DIRECTIONS =>
Arrange every line of the rows below as a numbered list, omitting the blank lines.

[Excerpts of spatial question data]
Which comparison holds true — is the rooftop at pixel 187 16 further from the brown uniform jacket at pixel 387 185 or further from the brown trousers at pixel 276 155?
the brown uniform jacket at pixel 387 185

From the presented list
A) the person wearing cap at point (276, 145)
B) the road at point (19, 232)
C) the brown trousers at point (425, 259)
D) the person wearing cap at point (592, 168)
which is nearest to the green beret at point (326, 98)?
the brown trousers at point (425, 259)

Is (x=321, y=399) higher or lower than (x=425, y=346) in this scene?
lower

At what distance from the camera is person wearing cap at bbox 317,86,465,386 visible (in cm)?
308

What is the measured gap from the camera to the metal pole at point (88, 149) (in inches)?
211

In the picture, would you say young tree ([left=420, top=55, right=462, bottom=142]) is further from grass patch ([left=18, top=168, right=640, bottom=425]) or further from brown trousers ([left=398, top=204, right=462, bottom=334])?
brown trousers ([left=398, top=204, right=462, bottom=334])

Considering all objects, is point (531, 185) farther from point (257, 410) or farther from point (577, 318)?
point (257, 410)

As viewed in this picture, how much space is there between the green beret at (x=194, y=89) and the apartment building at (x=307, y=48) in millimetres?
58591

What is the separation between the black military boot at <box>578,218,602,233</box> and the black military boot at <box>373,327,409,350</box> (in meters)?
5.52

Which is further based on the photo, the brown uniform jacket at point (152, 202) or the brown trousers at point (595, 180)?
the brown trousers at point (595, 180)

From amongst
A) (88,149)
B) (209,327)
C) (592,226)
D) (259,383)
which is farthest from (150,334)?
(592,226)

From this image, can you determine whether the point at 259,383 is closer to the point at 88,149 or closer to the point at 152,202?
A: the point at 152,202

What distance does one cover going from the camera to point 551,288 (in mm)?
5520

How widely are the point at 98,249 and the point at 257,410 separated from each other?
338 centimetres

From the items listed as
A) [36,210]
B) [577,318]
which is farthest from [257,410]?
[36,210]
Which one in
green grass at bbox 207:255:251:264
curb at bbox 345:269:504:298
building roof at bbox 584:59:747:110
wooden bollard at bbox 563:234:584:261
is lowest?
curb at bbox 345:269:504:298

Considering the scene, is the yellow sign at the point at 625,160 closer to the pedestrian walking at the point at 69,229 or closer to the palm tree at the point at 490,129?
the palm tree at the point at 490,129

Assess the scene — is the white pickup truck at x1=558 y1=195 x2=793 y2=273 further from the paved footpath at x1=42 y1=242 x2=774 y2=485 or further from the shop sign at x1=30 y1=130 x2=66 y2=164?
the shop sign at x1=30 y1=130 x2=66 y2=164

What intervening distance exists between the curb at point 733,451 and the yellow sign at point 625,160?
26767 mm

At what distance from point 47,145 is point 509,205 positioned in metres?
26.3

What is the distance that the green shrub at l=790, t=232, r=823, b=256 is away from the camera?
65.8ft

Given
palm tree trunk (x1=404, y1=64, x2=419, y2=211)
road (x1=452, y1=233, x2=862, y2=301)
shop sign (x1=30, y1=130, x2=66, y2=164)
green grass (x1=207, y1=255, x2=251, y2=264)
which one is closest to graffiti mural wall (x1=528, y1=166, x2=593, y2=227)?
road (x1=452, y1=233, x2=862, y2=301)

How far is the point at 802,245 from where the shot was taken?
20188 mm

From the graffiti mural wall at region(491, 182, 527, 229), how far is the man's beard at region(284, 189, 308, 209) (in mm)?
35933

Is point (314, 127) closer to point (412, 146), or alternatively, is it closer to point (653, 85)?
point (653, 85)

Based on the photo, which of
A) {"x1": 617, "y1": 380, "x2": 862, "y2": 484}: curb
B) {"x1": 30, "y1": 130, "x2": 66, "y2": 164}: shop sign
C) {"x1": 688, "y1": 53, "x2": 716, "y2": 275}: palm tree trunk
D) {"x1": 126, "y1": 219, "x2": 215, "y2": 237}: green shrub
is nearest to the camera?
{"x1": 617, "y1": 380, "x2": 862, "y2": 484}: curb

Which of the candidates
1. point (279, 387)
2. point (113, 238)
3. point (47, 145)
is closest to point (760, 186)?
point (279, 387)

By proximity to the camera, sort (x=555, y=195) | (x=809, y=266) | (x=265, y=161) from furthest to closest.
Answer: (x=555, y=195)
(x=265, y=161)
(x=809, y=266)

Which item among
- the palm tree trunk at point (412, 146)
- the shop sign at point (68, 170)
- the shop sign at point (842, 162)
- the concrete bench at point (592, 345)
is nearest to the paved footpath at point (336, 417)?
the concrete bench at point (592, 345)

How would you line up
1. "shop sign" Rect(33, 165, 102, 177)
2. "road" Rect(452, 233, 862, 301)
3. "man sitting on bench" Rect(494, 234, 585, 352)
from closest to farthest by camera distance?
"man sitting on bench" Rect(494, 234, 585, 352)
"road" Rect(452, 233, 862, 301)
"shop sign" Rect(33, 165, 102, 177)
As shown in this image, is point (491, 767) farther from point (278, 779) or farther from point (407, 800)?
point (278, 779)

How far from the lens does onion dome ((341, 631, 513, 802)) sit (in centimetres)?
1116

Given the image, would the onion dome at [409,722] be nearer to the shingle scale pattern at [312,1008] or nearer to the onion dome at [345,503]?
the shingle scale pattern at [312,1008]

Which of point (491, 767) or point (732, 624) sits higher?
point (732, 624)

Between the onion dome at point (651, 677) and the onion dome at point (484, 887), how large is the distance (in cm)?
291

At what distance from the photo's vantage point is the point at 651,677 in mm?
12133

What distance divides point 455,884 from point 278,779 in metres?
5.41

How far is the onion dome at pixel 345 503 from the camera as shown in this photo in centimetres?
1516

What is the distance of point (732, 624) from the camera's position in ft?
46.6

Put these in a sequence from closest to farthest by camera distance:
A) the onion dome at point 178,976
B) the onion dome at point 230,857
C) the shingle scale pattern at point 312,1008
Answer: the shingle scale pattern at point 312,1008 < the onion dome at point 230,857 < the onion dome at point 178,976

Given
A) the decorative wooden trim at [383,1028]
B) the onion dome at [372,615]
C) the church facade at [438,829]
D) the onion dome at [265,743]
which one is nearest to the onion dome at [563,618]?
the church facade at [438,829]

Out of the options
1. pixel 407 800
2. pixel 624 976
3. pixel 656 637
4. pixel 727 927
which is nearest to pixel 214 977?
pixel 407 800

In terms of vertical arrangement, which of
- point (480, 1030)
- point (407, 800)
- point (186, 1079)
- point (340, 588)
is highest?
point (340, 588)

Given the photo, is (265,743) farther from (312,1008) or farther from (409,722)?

RESULT OF THIS EXERCISE =>
1. Which comparison holds true — is the rooftop at pixel 187 16 further from the brown uniform jacket at pixel 387 185 or further from the brown trousers at pixel 276 155?
2. the brown uniform jacket at pixel 387 185
3. From the presented list
4. A) the person wearing cap at point (276, 145)
5. B) the road at point (19, 232)
6. C) the brown trousers at point (425, 259)
7. D) the person wearing cap at point (592, 168)
8. which is nearest to the green beret at point (326, 98)?
9. the brown trousers at point (425, 259)
10. Is (x=321, y=399) higher or lower than (x=425, y=346) in this scene?
11. lower
12. At what distance from the camera is person wearing cap at bbox 317,86,465,386 visible (in cm)?
13. 308
14. What is the measured gap from the camera to the metal pole at point (88, 149) (in inches)?
15. 211
16. In the picture, would you say young tree ([left=420, top=55, right=462, bottom=142]) is further from grass patch ([left=18, top=168, right=640, bottom=425]) or further from brown trousers ([left=398, top=204, right=462, bottom=334])?
17. brown trousers ([left=398, top=204, right=462, bottom=334])
18. Considering all objects, is point (531, 185) farther from point (257, 410) or farther from point (577, 318)?
19. point (257, 410)
20. As viewed in this picture, how much space is there between the green beret at (x=194, y=89) and the apartment building at (x=307, y=48) in millimetres?
21. 58591
22. What is the separation between the black military boot at <box>578,218,602,233</box> and the black military boot at <box>373,327,409,350</box> (in meters)?
23. 5.52
24. Which is further based on the photo, the brown uniform jacket at point (152, 202) or the brown trousers at point (595, 180)?
25. the brown trousers at point (595, 180)
26. From amongst
27. A) (88,149)
28. B) (209,327)
29. C) (592,226)
30. D) (259,383)
31. which is farthest from (150,334)?
32. (592,226)
33. From this image, can you determine whether the point at 259,383 is closer to the point at 88,149 or closer to the point at 152,202?
34. A: the point at 152,202
35. What distance does one cover going from the camera to point 551,288 (in mm)?
36. 5520
37. How widely are the point at 98,249 and the point at 257,410 separated from each other?
38. 338 centimetres
39. From the items listed as
40. A) [36,210]
41. B) [577,318]
42. which is farthest from [257,410]?
43. [36,210]
44. Which one in
45. green grass at bbox 207:255:251:264
46. curb at bbox 345:269:504:298
47. building roof at bbox 584:59:747:110
48. wooden bollard at bbox 563:234:584:261
49. is lowest?
50. curb at bbox 345:269:504:298
51. Considering the scene, is the yellow sign at the point at 625,160 closer to the pedestrian walking at the point at 69,229 or closer to the palm tree at the point at 490,129?
52. the palm tree at the point at 490,129
53. Assess the scene — is the white pickup truck at x1=558 y1=195 x2=793 y2=273 further from the paved footpath at x1=42 y1=242 x2=774 y2=485 or further from the shop sign at x1=30 y1=130 x2=66 y2=164?
54. the shop sign at x1=30 y1=130 x2=66 y2=164
55. What intervening distance exists between the curb at point 733,451 and the yellow sign at point 625,160?
56. 26767 mm
57. At what distance from point 47,145 is point 509,205 positioned in metres?
58. 26.3
59. What is the distance that the green shrub at l=790, t=232, r=823, b=256 is away from the camera?
60. 65.8ft
61. Given
62. palm tree trunk (x1=404, y1=64, x2=419, y2=211)
63. road (x1=452, y1=233, x2=862, y2=301)
64. shop sign (x1=30, y1=130, x2=66, y2=164)
65. green grass (x1=207, y1=255, x2=251, y2=264)
66. which one is closest to graffiti mural wall (x1=528, y1=166, x2=593, y2=227)?
67. road (x1=452, y1=233, x2=862, y2=301)
68. How far is the point at 802,245 from where the shot was taken?
69. 20188 mm
70. From the graffiti mural wall at region(491, 182, 527, 229), how far is the man's beard at region(284, 189, 308, 209) (in mm)?
71. 35933
72. Is point (314, 127) closer to point (412, 146), or alternatively, is it closer to point (653, 85)?
73. point (653, 85)
74. Based on the photo, which of
75. A) {"x1": 617, "y1": 380, "x2": 862, "y2": 484}: curb
76. B) {"x1": 30, "y1": 130, "x2": 66, "y2": 164}: shop sign
77. C) {"x1": 688, "y1": 53, "x2": 716, "y2": 275}: palm tree trunk
78. D) {"x1": 126, "y1": 219, "x2": 215, "y2": 237}: green shrub
79. is nearest to the camera?
80. {"x1": 617, "y1": 380, "x2": 862, "y2": 484}: curb
81. Which of the candidates
82. 1. point (279, 387)
83. 2. point (113, 238)
84. 3. point (47, 145)
85. is closest to point (760, 186)?
86. point (279, 387)
87. By proximity to the camera, sort (x=555, y=195) | (x=809, y=266) | (x=265, y=161) from furthest to closest.
88. Answer: (x=555, y=195)
89. (x=265, y=161)
90. (x=809, y=266)
91. Which item among
92. - the palm tree trunk at point (412, 146)
93. - the shop sign at point (68, 170)
94. - the shop sign at point (842, 162)
95. - the concrete bench at point (592, 345)
96. is nearest to the paved footpath at point (336, 417)?
97. the concrete bench at point (592, 345)
98. How would you line up
99. 1. "shop sign" Rect(33, 165, 102, 177)
100. 2. "road" Rect(452, 233, 862, 301)
101. 3. "man sitting on bench" Rect(494, 234, 585, 352)
102. from closest to farthest by camera distance?
103. "man sitting on bench" Rect(494, 234, 585, 352)
104. "road" Rect(452, 233, 862, 301)
105. "shop sign" Rect(33, 165, 102, 177)
106. As shown in this image, is point (491, 767) farther from point (278, 779) or farther from point (407, 800)?
107. point (278, 779)
108. How far from the lens does onion dome ((341, 631, 513, 802)) sit (in centimetres)?
109. 1116
110. Given the image, would the onion dome at [409,722] be nearer to the shingle scale pattern at [312,1008] or nearer to the onion dome at [345,503]?
111. the shingle scale pattern at [312,1008]
112. Which of point (491, 767) or point (732, 624) sits higher?
113. point (732, 624)
114. Between the onion dome at point (651, 677) and the onion dome at point (484, 887), how large is the distance (in cm)?
115. 291
116. At what distance from the photo's vantage point is the point at 651,677 in mm?
117. 12133
118. What distance divides point 455,884 from point 278,779 in metres?
119. 5.41
120. How far is the onion dome at pixel 345 503 from the camera as shown in this photo in centimetres?
121. 1516
122. What is the distance of point (732, 624) from the camera's position in ft?
123. 46.6
124. Put these in a sequence from closest to farthest by camera distance:
125. A) the onion dome at point 178,976
126. B) the onion dome at point 230,857
127. C) the shingle scale pattern at point 312,1008
128. Answer: the shingle scale pattern at point 312,1008 < the onion dome at point 230,857 < the onion dome at point 178,976
129. Given
130. A) the decorative wooden trim at [383,1028]
131. B) the onion dome at [372,615]
132. C) the church facade at [438,829]
133. D) the onion dome at [265,743]
134. which one is nearest to the onion dome at [563,618]?
135. the church facade at [438,829]
136. Out of the options
137. 1. pixel 407 800
138. 2. pixel 624 976
139. 3. pixel 656 637
140. 4. pixel 727 927
141. which is nearest to pixel 214 977?
142. pixel 407 800
143. In terms of vertical arrangement, which of
144. - point (480, 1030)
145. - point (407, 800)
146. - point (186, 1079)
147. - point (340, 588)
148. is highest?
149. point (340, 588)
150. Given the photo, is (265,743) farther from (312,1008) or farther from (409,722)?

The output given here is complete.